What you have to do
Go over the data and keep only the lines that include "sambar".

━━━━━━━━━━━━━━━━━━━━━━━━━━━━━━

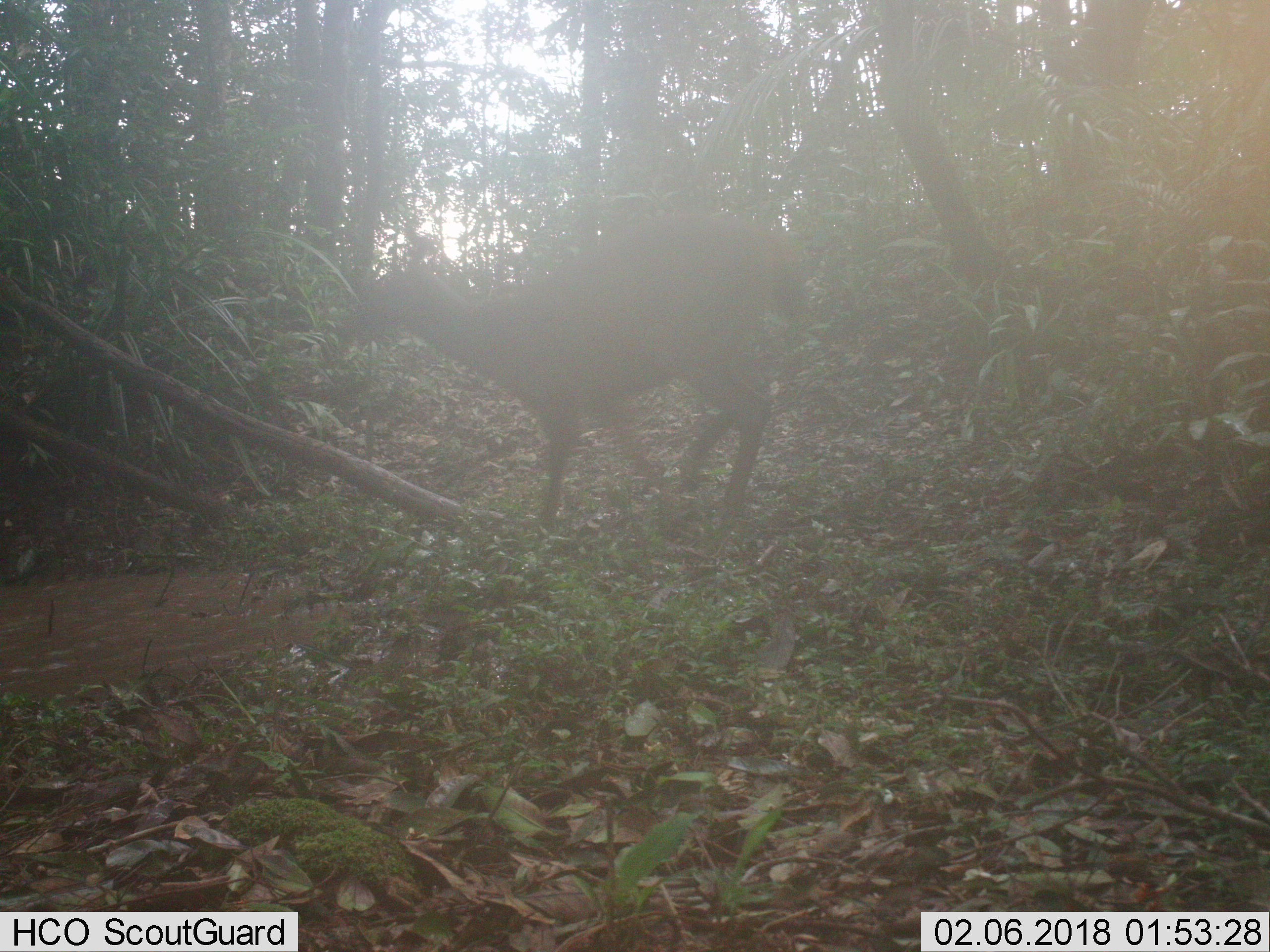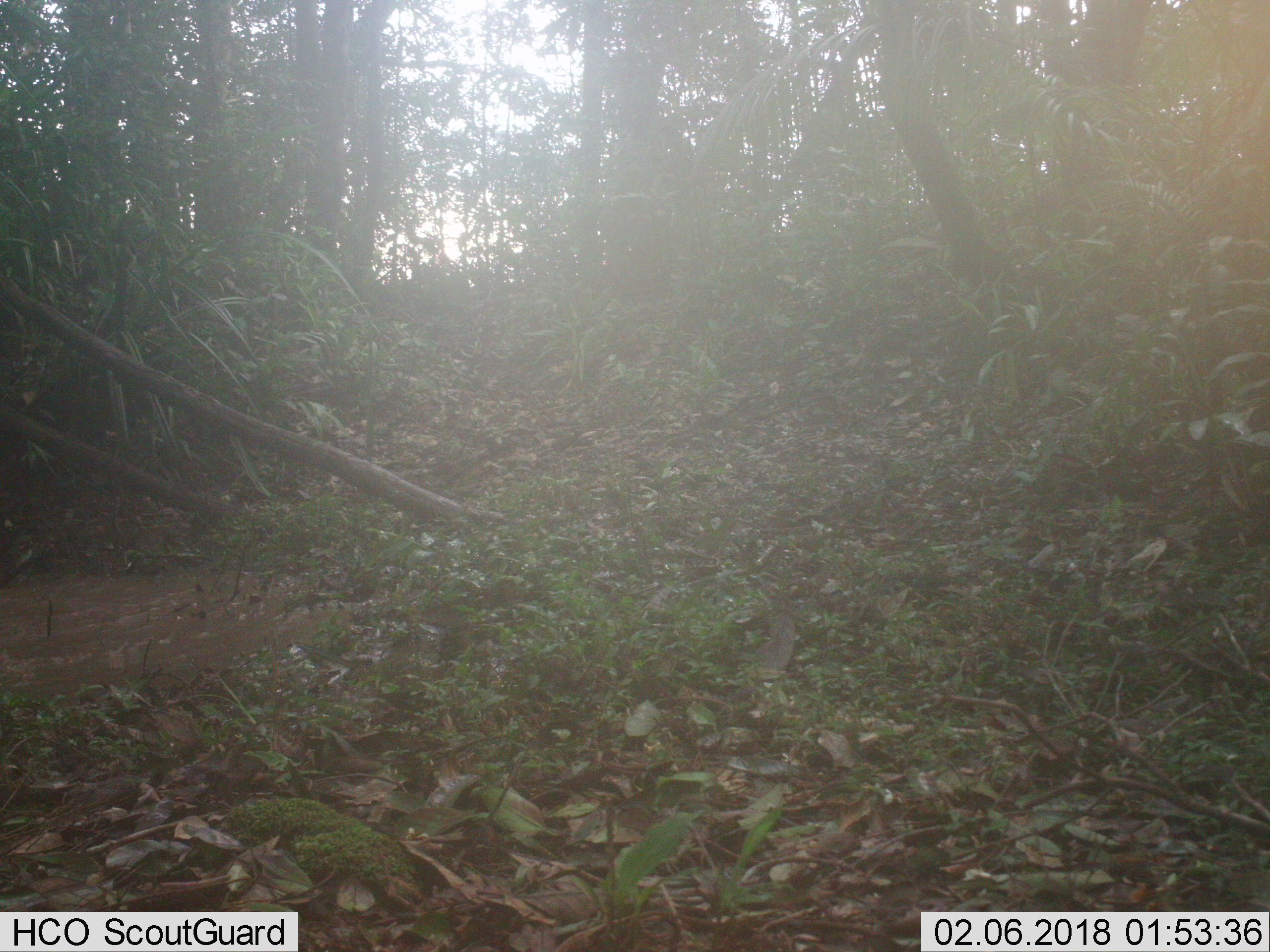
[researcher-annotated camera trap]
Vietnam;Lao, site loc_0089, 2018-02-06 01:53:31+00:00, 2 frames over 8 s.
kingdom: Animalia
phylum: Chordata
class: Mammalia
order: Artiodactyla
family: Cervidae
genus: Rusa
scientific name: Rusa unicolor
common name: sambar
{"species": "sambar (Rusa unicolor)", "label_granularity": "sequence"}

━━━━━━━━━━━━━━━━━━━━━━━━━━━━━━

Output
common name: sambar
{"species": "sambar (Rusa unicolor)", "label_granularity": "sequence"}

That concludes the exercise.